LWP user agent query

Discussion in 'Perl Misc' started by P.R.Brady, Aug 26, 2005.

  1. P.R.Brady

    P.R.Brady Guest

    I tried my web crawler/link checker on a neighbour's site and found
    problems with the button top right entitled 'cymraeg' in this page (and
    the same button on others):
    http://www.anglesey.gov.uk/english/community/health/smoke-free/smoke-free.htm

    I think I need to extract the url:
    http://www.anglesey.gov.uk/cgi-bin/change_language.asp?language=cymraeg
    for the get as in the following code but I am getting 404 not found
    returned.

    Internet Explorer seems very happy with the button and returns the Welsh
    version, but Netscape 7 is not entirely happy with it either.
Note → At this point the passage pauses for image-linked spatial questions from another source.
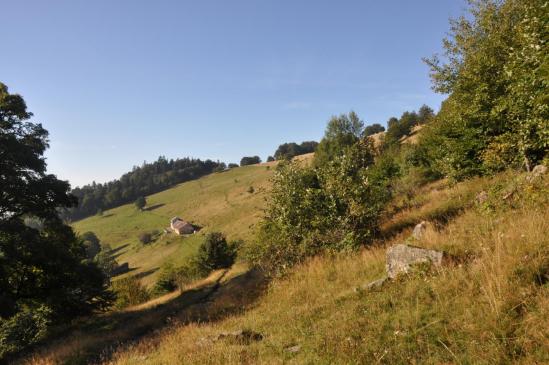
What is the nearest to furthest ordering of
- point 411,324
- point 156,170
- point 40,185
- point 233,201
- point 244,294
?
point 411,324, point 244,294, point 40,185, point 233,201, point 156,170

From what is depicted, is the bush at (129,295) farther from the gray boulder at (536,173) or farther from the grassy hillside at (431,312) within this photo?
the gray boulder at (536,173)

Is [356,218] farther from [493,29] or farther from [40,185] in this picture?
[40,185]

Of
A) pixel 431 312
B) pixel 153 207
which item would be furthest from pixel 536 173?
pixel 153 207

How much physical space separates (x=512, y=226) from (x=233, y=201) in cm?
8219

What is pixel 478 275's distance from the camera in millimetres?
5129

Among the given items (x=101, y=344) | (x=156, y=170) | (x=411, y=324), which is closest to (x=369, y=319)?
(x=411, y=324)

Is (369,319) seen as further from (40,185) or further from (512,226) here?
(40,185)

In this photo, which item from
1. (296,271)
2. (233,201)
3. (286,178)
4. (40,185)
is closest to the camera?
(296,271)

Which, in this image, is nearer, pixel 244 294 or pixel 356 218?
pixel 356 218

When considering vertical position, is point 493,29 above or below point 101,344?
Result: above

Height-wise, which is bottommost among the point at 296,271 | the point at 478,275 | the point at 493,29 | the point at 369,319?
the point at 296,271

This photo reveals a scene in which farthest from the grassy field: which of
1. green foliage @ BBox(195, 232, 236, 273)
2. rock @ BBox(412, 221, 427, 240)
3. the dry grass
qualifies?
the dry grass

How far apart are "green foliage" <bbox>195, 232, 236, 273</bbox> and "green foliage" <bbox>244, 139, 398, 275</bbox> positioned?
29.0 m

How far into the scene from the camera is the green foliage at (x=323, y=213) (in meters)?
11.2
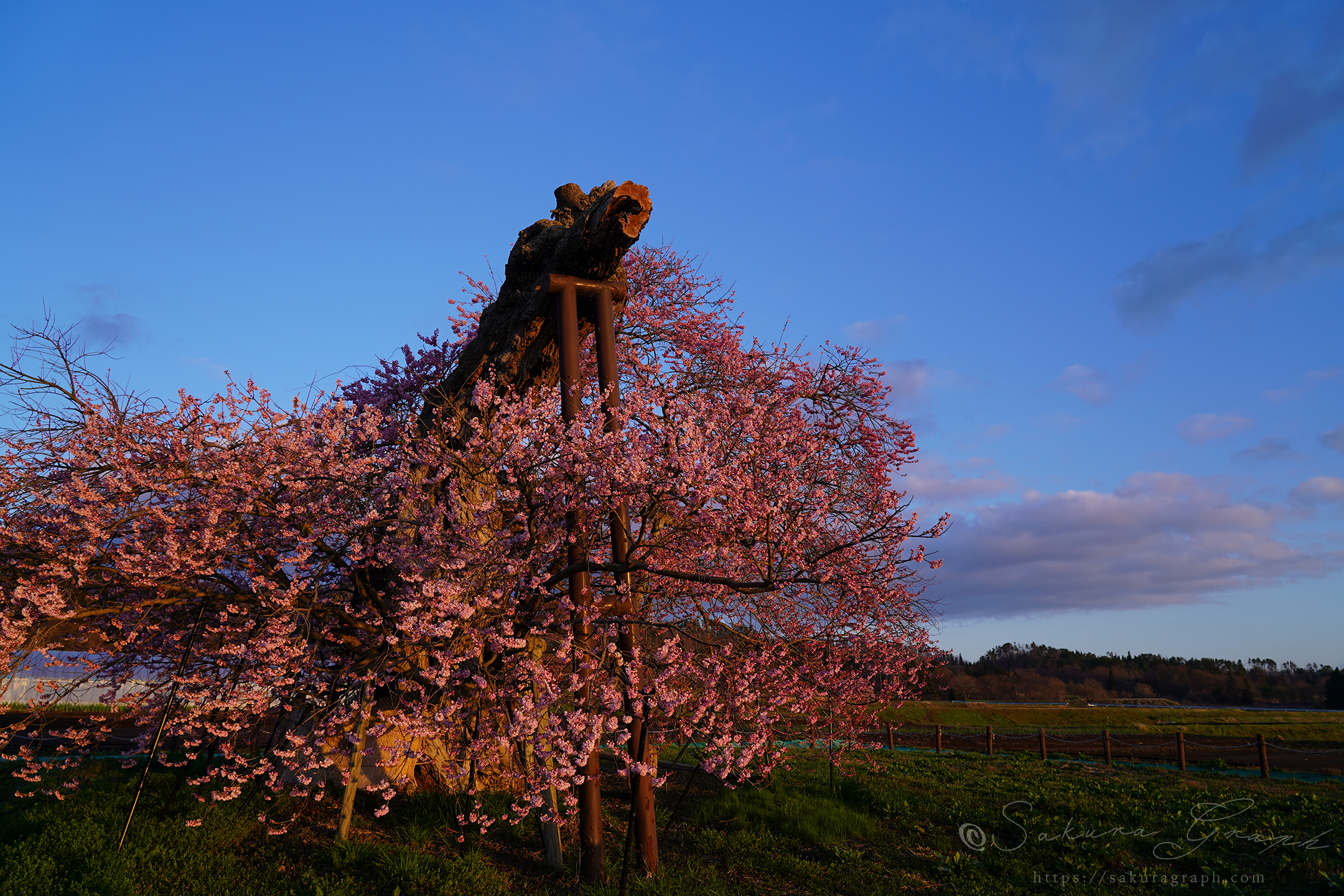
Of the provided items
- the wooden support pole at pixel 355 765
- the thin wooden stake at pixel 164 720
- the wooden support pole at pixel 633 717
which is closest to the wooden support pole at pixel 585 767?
the wooden support pole at pixel 633 717

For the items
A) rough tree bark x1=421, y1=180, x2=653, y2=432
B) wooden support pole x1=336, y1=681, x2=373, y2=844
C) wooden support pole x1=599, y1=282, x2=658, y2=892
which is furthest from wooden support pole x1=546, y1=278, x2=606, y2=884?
rough tree bark x1=421, y1=180, x2=653, y2=432

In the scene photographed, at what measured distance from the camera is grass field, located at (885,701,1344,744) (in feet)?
94.1

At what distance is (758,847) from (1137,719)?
36.9 m

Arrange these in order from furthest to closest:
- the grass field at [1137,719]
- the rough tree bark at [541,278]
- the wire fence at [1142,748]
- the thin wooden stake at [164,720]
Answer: the grass field at [1137,719]
the wire fence at [1142,748]
the rough tree bark at [541,278]
the thin wooden stake at [164,720]

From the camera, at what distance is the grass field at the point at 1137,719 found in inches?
1129

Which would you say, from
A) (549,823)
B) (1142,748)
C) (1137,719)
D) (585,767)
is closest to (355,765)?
(549,823)

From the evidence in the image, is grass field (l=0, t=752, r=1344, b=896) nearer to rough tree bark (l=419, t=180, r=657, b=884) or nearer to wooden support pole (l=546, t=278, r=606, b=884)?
wooden support pole (l=546, t=278, r=606, b=884)

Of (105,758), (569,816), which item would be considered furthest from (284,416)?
(105,758)

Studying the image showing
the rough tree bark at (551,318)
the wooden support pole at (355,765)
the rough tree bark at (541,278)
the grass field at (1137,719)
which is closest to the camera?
the wooden support pole at (355,765)

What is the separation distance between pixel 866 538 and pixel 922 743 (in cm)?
2144

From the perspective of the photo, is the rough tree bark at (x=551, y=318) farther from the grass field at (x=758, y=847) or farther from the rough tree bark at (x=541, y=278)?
the grass field at (x=758, y=847)

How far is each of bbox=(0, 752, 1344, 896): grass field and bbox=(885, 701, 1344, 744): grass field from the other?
717 inches

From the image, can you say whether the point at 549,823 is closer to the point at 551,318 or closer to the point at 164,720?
the point at 164,720

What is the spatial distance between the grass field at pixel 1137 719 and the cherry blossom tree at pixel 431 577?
74.2ft
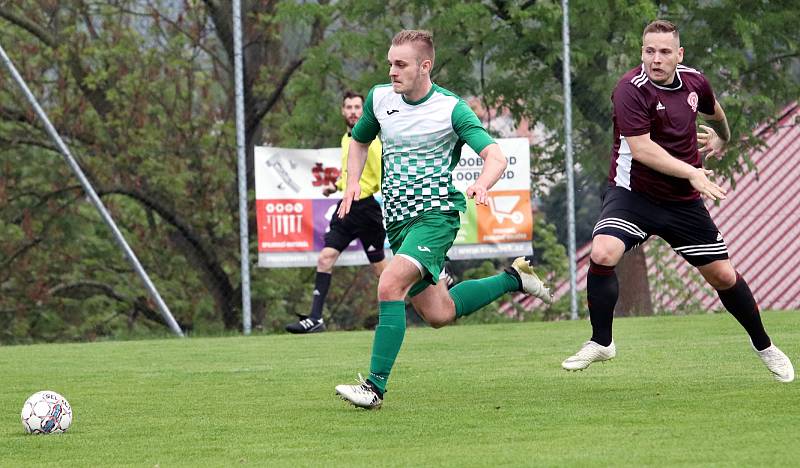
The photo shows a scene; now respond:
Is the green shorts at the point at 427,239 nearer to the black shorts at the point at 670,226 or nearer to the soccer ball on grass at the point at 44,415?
the black shorts at the point at 670,226

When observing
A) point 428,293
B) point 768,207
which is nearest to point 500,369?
point 428,293

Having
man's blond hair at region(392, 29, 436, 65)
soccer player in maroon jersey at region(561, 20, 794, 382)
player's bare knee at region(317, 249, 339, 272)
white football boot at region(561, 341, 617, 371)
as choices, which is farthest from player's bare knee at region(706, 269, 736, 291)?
player's bare knee at region(317, 249, 339, 272)

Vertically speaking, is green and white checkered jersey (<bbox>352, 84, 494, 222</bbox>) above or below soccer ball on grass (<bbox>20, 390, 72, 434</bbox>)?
above

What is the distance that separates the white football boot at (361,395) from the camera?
691cm

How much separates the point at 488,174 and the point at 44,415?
2370 millimetres

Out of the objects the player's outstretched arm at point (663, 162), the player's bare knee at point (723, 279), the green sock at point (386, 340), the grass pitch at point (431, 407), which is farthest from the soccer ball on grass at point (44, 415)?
the player's bare knee at point (723, 279)

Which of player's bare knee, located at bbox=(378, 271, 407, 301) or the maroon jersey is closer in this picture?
player's bare knee, located at bbox=(378, 271, 407, 301)

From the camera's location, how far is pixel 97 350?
41.4ft

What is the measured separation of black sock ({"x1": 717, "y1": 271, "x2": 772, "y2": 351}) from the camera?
777 centimetres

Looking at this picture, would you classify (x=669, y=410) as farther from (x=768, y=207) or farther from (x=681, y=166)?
(x=768, y=207)

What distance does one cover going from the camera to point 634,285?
54.4 feet

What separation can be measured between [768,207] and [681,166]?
1303 centimetres

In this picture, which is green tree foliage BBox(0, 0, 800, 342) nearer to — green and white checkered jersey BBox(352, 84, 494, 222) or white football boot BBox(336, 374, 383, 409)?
green and white checkered jersey BBox(352, 84, 494, 222)

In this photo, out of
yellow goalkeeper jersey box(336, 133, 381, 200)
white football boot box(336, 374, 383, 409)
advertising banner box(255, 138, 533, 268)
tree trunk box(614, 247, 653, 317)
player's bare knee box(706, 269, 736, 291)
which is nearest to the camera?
white football boot box(336, 374, 383, 409)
    Where is the problem? My hand extraction of the target url, the code
    below or an issue in the host?

    Regards
    Phil



    use strict;
    use warnings;
    use LWP::UserAgent;
    use HTTP::Response;
    use HTML::TokeParser;

    my $referer=
    'http://www.anglesey.gov.uk/english/community/health/smoke-free/smoke-free.htm';
    my $url=
    'http://www.anglesey.gov.uk/cgi-bin/change_language.asp?language=cymraeg';

    #open the browser
    my $browser = LWP::UserAgent->new;
    $browser->timeout(30);

    my $response = $browser->get($url,
    Referer => $referer,
    'User-Agent' => 'Mozilla/7. [en] (Win98; U)',
    'Accept' => 'text/html, image/gif, image/x-xbitmap,
    image/jpeg, image/pjpeg, image/png, */*',
    'Accept-Charset' => 'ISO-8859-1, *, utf-8',
    'Accept-Language' => 'cy, en, en-GB',
    'media-range' => '*/*',
    'max-redirect' => '70',
    );

    my $status= $response->status_line;

    print "Status=$status\n";

    my $base = $response->base;
    print "Base=$base\n";
    if ($response->is_success) {
    print "Show data?";
    $_= <STDIN>;
    if (/y/i){
    my $doc = $response -> content;
    print "$doc\n";
    }
    }
    exit;
     
    P.R.Brady, Aug 26, 2005
    #1
    1. Advertising

  2. "P.R.Brady" <> wrote in
    news::

    > I tried my web crawler/link checker on a neighbour's site and found
    > problems with the button top right entitled 'cymraeg' in this page
    > (and the same button on others):
    > http://www.anglesey.gov.uk/english/community/health/smoke-free/smoke-
    > free.htm
    >
    > I think I need to extract the url:
    > http://www.anglesey.gov.uk/cgi-bin/change_language.asp?
    > language=cymraeg
    > for the get as in the following code but I am getting 404 not found
    > returned.
    >
    > Internet Explorer seems very happy with the button and returns the
    > Welsh version, but Netscape 7 is not entirely happy with it either.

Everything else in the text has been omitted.